Like many of their counterparts across Africa the economic knock on effects from the COVID19 shutdown also led to a sharp rise in social fundraising requests from friends and relatives. Whether it was for medical expenses or to help the recently-unemployed meet basic living costs, the appeals kept coming. At a governmental and International donor level, the existence of digital payment infrastructure aided social protection distribution. As a case in point, Kenya’s government was able to create a temporary employment drive and make weekly payments to approximately 130,000 recipients, as well as provide full reconciliation by close of business. Separately, the United Kingdom, in partnership with GiveDirectly, was able to effect direct cash transfers to 50,000 participants. With a well-developed national identification system and an established Unemployment insurance fund, South Africa was also able to disburse existing and enhanced social protection payments to over 17 million recipients via a range of bank account and cash-based channels. Overall, ensuing studies on the benefits, and lessons to be learned from various payment channels should provide a rich source of information for organisations formulating their 2021 digital strategies.
Statista estimates that, close to 300 million Africa’s 1.3 Billion population held bank accounts in 2017. Although this number is likely to continue growing significantly, the growth rate will pale in comparison to that of the growth in mobile money accounts. With countries such as Ethiopia now seeking to further liberalise digital payment channels, mobile money is bound to lead the growth in both financial inclusion and sophistication of financial products via digital channels.
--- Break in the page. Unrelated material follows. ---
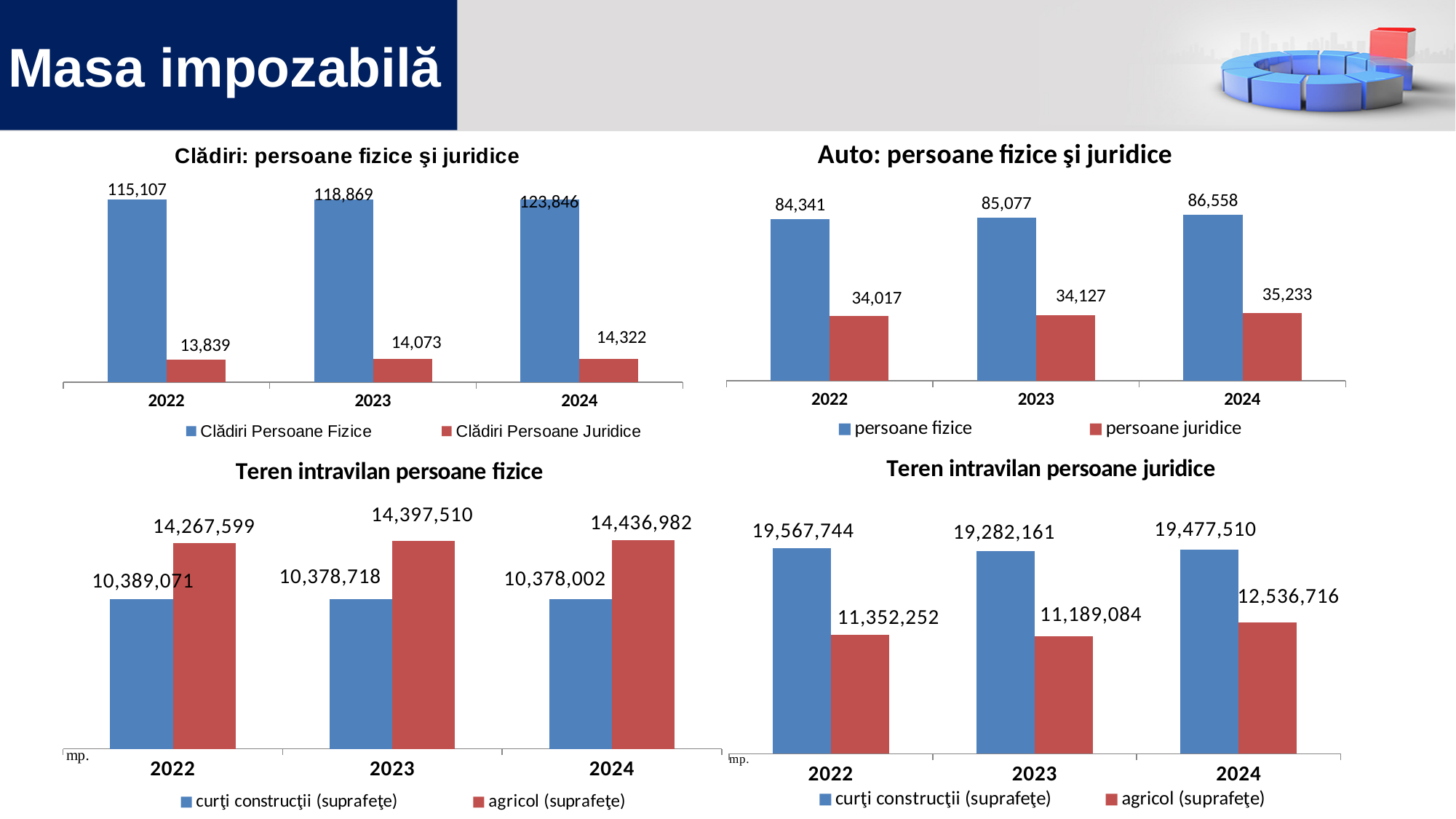
In the chart titled "Auto: persoane fizice şi juridice", what is the value for persoane juridice in 2023? 34,127 In the chart titled "Teren intravilan persoane juridice", what is the value for curţi construcţii (suprafeţe) in 2023? 19,282,161 In the chart titled "Clădiri: persoane fizice şi juridice", do the Clădiri Persoane Juridice values rise or fall from 2022 to 2024? rise In the chart titled "Teren intravilan persoane fizice", what is the value for agricol (suprafeţe) in 2023? 14,397,510 In the chart titled "Teren intravilan persoane juridice", what is the difference between curţi construcţii (suprafeţe) and agricol (suprafeţe) in 2024? 6,940,794 How many charts are shown on the slide? 4 In the chart titled "Auto: persoane fizice şi juridice", what is the difference between persoane fizice and persoane juridice in 2022? 50,324 In the chart titled "Teren intravilan persoane fizice", in which year is the curţi construcţii (suprafeţe) value lowest? 2024 In the chart titled "Clădiri: persoane fizice şi juridice", what is the difference between Clădiri Persoane Fizice and Clădiri Persoane Juridice in 2024? 109,524 In the chart titled "Auto: persoane fizice şi juridice", in which year is the persoane fizice value highest? 2024 In the chart titled "Clădiri: persoane fizice şi juridice", what is the value for Clădiri Persoane Fizice in 2024? 123,846 In the chart titled "Teren intravilan persoane fizice", which is larger in 2022: curţi construcţii (suprafeţe) or agricol (suprafeţe)? agricol (suprafeţe)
The GSMA’s 2018 listing of 3 sleeping mobile money giants includes Ethiopia, Nigeria and Egypt, all countries with populations exceeding 100 million. However, latent demand and regulatory enablement may drive faster growth in relatively smaller, but more nimble markets in 2021 and beyond.
As for the likes of Nelson and Chioma, the prospects of building back their own futures and those of their compatriots and neighbouring countries remain as bright as they ever were. Organisations with the right focus on Africa’s digital future will be around long enough to support this growth journey and benefit from its outcomes.